──────── Input rows
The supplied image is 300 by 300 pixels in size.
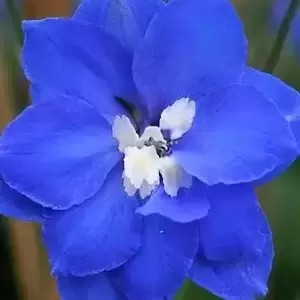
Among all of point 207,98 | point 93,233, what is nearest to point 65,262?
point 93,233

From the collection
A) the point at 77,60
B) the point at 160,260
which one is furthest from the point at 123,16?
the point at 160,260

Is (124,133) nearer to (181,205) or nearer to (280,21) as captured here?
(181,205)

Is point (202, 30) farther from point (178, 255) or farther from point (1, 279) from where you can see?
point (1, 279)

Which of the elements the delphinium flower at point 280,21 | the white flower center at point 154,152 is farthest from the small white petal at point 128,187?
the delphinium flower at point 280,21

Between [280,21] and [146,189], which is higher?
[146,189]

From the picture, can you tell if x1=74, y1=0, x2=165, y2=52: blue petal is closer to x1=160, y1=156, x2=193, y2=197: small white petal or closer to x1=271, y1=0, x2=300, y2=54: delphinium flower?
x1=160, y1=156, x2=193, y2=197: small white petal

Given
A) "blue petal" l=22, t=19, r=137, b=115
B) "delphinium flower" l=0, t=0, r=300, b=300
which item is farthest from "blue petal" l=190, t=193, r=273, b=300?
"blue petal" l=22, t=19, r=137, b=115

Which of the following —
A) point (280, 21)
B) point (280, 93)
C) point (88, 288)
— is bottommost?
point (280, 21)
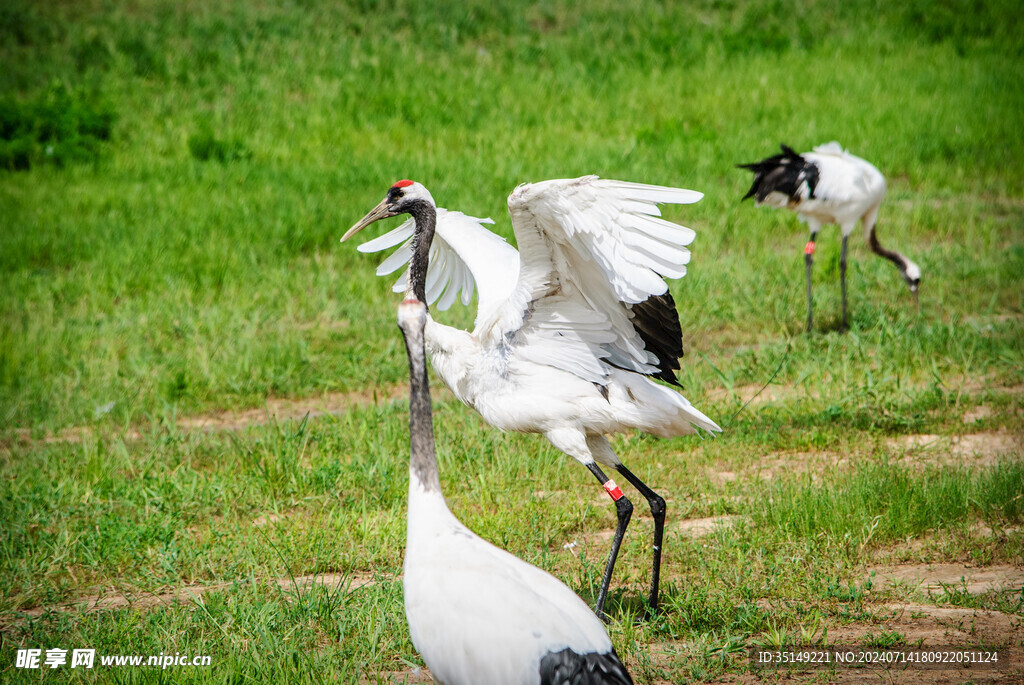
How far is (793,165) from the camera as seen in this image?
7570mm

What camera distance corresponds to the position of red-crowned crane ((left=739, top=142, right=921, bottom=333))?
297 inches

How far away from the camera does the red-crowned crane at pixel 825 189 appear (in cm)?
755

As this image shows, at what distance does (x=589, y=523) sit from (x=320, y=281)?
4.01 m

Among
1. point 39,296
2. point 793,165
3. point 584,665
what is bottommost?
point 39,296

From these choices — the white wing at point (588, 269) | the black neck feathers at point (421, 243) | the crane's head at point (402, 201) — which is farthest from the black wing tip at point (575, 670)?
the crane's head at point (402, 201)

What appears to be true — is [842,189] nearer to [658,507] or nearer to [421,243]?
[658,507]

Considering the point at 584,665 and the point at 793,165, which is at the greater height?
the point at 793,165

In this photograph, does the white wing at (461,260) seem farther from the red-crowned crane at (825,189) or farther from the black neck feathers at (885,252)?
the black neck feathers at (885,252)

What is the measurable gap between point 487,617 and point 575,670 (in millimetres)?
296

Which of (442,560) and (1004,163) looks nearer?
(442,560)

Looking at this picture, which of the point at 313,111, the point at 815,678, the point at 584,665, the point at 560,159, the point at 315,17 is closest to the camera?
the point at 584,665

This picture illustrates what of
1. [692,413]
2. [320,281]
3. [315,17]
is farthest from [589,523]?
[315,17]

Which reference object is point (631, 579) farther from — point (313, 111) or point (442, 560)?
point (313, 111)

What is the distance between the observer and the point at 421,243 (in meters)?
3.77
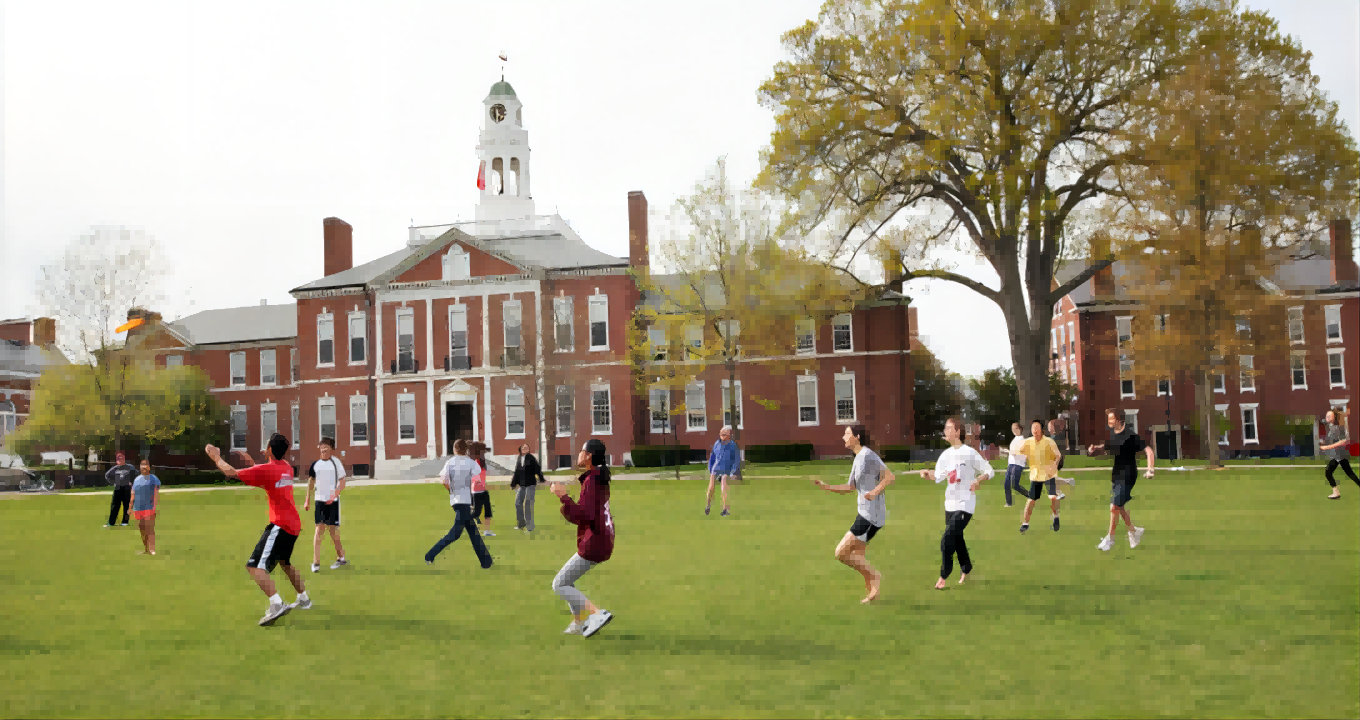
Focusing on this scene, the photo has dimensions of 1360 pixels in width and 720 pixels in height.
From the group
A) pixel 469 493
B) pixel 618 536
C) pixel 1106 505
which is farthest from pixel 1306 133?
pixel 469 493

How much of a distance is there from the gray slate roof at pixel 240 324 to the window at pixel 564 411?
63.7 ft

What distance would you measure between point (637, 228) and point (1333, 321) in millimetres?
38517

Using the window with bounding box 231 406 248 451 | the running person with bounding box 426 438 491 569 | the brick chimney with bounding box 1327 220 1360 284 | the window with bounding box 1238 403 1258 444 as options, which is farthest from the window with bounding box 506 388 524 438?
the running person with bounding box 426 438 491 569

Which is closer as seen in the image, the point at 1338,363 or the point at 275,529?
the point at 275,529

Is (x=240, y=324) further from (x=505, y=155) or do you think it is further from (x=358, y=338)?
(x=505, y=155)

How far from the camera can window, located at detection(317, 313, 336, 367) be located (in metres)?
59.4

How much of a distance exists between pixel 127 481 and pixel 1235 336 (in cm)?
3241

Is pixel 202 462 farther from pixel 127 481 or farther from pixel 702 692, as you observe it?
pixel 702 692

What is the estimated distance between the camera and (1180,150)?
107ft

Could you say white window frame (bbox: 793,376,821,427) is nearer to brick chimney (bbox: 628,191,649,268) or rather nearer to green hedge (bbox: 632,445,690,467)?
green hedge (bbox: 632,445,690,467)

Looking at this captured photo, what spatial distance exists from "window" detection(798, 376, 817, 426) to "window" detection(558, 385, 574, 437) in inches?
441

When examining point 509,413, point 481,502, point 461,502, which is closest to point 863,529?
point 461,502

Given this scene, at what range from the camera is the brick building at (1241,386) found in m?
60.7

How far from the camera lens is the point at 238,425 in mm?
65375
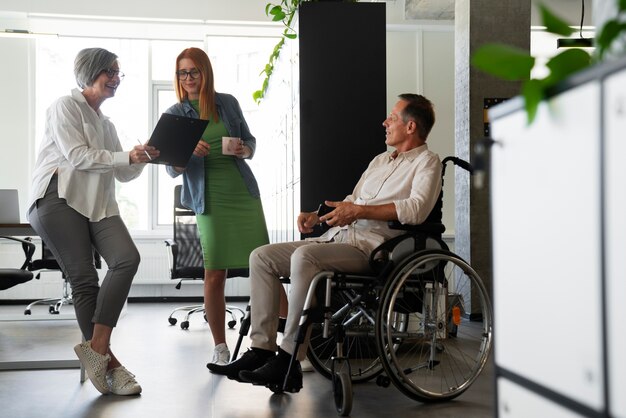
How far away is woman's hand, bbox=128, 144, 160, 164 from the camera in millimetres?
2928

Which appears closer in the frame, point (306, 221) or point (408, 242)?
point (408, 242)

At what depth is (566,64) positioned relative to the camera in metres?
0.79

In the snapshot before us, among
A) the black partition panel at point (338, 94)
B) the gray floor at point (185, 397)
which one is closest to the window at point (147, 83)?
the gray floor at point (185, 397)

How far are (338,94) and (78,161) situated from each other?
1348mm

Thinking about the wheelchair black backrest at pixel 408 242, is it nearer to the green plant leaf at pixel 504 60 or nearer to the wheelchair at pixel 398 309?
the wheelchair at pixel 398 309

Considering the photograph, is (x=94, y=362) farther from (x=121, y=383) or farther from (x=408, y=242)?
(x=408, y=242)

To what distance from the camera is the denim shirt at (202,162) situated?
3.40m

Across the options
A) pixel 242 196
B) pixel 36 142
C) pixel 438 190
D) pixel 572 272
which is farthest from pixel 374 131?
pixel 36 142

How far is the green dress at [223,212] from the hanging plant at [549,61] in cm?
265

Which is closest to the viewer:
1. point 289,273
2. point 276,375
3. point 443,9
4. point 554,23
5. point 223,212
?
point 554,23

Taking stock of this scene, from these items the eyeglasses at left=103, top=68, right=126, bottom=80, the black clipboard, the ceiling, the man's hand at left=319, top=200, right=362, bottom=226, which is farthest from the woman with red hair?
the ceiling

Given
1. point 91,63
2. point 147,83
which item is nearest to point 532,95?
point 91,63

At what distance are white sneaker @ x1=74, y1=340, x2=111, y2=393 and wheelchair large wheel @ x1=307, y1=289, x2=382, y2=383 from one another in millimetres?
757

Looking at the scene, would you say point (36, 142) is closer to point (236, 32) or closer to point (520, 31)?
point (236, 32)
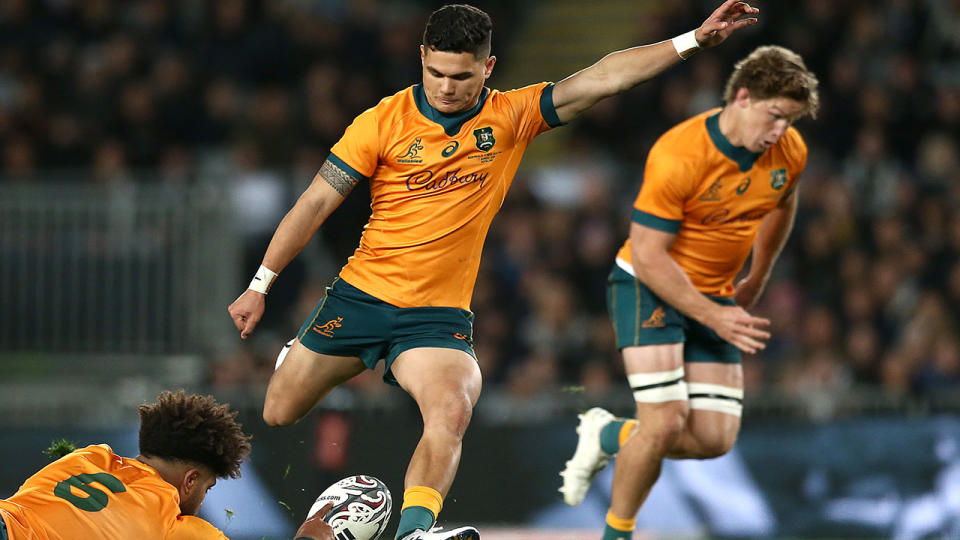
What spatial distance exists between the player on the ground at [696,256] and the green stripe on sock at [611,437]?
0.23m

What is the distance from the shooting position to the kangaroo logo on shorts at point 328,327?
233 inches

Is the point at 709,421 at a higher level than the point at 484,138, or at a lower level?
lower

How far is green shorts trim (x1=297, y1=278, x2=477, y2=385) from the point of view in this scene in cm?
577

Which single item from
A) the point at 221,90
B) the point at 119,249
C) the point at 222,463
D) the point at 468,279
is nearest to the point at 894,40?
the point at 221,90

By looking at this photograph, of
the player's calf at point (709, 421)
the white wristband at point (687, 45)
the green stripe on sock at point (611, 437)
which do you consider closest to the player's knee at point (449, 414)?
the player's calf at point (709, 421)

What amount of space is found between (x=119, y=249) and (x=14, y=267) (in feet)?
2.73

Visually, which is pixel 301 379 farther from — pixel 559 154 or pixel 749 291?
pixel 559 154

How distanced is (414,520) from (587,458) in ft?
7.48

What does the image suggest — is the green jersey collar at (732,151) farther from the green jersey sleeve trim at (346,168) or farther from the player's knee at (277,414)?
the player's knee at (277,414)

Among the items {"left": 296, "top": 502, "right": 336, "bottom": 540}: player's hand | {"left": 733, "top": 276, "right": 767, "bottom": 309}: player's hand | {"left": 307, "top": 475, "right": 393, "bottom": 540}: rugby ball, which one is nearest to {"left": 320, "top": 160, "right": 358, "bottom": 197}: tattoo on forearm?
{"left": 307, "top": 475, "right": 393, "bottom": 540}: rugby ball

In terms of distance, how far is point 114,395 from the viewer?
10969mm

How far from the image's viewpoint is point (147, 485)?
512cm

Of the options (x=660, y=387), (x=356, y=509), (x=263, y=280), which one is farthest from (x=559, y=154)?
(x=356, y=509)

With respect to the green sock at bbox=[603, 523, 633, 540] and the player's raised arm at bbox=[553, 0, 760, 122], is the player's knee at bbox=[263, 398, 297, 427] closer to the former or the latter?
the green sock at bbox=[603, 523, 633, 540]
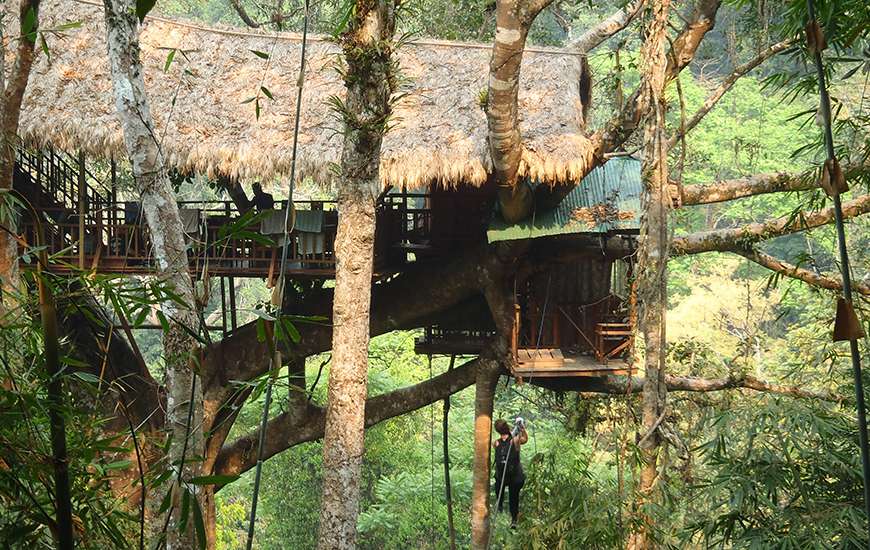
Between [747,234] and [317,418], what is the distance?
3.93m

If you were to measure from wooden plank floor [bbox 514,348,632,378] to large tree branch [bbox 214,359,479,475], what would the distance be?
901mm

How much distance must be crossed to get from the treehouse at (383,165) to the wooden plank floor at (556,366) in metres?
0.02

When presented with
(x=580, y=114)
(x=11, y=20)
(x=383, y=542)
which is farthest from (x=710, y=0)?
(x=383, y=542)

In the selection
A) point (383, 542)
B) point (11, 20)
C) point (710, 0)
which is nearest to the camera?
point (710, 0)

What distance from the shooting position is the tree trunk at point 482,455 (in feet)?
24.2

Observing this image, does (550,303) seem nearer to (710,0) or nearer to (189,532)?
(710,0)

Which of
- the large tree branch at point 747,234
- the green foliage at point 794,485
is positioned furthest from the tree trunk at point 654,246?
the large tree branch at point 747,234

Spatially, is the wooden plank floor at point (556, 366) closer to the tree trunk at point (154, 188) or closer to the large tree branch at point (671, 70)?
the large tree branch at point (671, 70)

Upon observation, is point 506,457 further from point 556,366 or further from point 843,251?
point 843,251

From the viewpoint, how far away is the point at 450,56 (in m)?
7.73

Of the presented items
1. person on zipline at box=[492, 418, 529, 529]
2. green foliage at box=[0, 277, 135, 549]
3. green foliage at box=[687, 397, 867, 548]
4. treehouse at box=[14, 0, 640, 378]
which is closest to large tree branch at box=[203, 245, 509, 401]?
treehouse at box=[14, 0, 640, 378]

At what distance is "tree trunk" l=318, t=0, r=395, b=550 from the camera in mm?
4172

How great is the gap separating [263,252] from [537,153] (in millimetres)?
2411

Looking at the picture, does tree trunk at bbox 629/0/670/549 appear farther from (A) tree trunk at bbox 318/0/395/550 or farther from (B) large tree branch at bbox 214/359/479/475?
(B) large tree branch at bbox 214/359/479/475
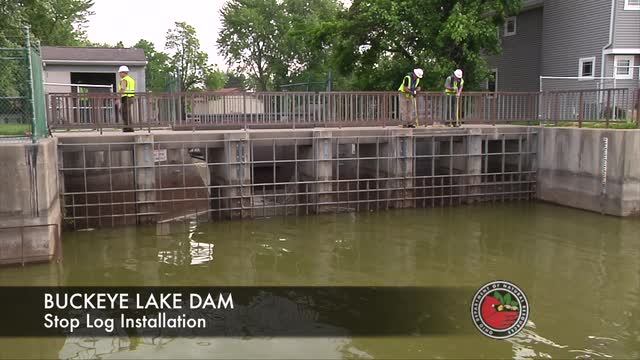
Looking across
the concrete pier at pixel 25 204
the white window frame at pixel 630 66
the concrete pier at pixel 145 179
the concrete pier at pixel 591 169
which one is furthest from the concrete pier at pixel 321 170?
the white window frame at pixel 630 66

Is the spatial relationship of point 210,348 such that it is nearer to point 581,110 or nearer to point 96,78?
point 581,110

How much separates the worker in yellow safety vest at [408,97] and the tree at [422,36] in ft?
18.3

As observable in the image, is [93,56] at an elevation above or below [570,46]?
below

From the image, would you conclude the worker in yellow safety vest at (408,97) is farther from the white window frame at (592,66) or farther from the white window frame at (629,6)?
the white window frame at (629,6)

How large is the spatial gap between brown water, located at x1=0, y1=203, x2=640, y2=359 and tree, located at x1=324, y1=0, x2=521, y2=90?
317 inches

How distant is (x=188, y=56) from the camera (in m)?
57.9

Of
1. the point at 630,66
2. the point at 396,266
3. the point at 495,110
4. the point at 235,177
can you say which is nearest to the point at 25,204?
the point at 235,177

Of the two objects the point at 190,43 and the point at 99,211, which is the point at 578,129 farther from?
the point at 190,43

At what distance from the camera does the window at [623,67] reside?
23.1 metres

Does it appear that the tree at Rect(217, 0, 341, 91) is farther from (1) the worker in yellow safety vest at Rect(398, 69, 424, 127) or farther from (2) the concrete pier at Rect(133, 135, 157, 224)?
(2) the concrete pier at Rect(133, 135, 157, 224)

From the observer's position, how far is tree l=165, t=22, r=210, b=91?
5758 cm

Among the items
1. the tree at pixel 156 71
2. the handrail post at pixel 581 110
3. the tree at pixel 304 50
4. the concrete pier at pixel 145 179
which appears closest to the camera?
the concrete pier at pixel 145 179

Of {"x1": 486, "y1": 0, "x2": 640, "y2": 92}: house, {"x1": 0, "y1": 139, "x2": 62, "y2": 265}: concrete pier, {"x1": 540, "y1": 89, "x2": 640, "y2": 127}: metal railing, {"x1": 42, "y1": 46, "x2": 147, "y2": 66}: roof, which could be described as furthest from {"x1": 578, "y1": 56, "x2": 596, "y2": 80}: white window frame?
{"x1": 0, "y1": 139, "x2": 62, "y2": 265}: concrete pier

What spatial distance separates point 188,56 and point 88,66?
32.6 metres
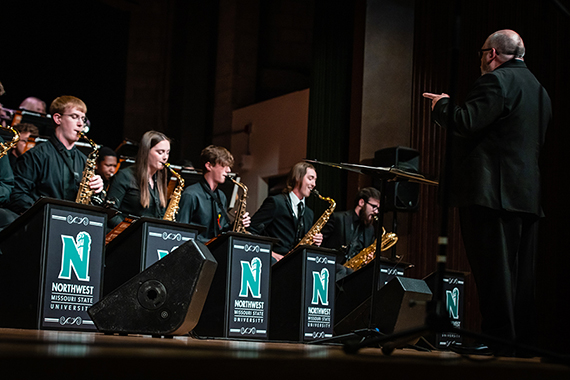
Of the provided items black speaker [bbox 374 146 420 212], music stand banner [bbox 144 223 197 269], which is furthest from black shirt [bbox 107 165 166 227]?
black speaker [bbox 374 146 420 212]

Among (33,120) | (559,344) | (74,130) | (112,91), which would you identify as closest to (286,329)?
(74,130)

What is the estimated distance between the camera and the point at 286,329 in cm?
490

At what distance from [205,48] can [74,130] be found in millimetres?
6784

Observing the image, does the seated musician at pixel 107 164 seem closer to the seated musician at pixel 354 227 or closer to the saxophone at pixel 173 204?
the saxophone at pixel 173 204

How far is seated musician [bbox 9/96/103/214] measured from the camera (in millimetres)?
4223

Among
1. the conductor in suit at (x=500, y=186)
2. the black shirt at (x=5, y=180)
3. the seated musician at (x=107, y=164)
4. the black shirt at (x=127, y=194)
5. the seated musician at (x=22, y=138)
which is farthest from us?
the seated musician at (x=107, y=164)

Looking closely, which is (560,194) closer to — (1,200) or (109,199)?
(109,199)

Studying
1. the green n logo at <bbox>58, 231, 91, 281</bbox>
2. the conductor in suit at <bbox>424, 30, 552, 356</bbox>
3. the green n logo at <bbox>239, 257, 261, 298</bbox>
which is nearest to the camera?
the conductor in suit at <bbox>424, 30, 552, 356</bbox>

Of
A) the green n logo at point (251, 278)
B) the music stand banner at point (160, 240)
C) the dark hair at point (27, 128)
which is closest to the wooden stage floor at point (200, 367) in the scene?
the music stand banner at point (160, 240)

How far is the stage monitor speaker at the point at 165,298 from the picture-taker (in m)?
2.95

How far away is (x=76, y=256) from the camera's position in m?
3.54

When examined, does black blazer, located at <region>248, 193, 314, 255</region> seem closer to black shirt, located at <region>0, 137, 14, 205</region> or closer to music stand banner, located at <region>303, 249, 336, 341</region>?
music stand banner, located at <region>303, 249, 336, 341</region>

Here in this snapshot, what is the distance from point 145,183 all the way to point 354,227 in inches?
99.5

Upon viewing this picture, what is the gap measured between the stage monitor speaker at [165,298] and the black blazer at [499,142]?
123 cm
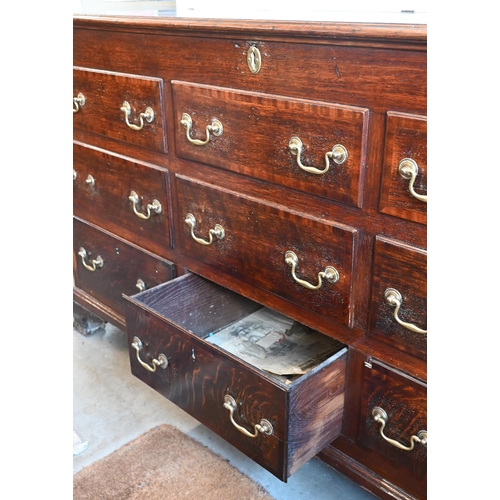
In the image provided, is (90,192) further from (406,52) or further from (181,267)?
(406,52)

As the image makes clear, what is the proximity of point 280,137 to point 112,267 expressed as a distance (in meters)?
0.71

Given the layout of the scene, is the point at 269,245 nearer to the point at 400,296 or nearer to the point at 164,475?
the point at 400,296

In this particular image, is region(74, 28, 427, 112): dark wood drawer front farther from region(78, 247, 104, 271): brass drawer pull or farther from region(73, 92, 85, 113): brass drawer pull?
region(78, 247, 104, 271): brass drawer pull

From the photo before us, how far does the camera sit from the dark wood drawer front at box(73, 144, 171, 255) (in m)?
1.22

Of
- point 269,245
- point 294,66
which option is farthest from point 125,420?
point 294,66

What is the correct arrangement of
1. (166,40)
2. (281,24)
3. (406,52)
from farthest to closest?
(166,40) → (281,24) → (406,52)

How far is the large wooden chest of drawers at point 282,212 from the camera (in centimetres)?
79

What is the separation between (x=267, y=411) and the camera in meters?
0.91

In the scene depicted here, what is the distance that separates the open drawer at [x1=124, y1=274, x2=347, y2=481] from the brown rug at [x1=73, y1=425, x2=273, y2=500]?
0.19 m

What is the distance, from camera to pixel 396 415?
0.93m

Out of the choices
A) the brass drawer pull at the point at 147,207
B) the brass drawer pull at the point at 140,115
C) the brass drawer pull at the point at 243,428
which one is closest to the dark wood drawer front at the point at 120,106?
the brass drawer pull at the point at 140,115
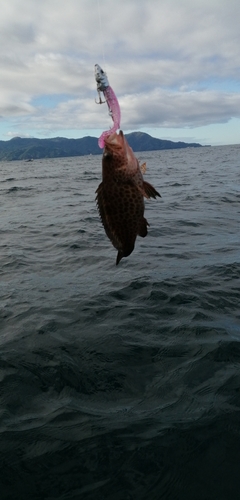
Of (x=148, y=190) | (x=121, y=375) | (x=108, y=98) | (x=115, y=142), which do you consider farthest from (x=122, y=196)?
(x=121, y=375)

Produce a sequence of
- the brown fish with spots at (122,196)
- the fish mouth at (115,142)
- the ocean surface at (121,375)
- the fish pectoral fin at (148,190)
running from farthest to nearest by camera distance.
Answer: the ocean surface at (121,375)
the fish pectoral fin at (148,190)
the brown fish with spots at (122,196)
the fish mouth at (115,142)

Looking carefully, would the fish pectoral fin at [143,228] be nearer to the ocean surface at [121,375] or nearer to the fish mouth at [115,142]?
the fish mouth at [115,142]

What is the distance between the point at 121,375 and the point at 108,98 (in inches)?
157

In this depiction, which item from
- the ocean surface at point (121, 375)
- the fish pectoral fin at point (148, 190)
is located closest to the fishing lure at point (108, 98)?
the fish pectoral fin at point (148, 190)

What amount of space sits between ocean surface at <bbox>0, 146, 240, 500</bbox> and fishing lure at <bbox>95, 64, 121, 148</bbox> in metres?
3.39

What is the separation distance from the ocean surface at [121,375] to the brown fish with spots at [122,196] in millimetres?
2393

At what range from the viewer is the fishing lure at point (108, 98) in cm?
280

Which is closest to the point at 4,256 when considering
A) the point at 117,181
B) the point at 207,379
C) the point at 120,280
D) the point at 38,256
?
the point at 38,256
────────────────
The problem » Each line from the one containing "Looking carefully, would" through the end of the entries, both included, is to be returned exactly, with no other lines.

Solution to the problem »
Looking carefully, would the fish pectoral fin at [143,228] be nearer to the ocean surface at [121,375] or nearer to the fish mouth at [115,142]?
the fish mouth at [115,142]

What is the distance between the point at 121,375 and the point at 108,98 (in inches)?
157

In this depiction, which item from
- the ocean surface at point (121, 375)
- the fish pectoral fin at point (148, 190)
is located closest to the fishing lure at point (108, 98)?
the fish pectoral fin at point (148, 190)

What amount of space sits between ocean surface at <bbox>0, 146, 240, 500</bbox> and fishing lure at <bbox>95, 64, 121, 148</bbox> in metres?
3.39

What is the separation distance from the ocean surface at [121,375] to the brown fish with spots at [122,196] in millimetres?
2393

At what range from the viewer is the fishing lure at point (108, 98) in cm?
280

Which is closest to the point at 4,256 when considering
A) the point at 117,181
B) the point at 207,379
C) the point at 120,280
D) the point at 38,256
?
the point at 38,256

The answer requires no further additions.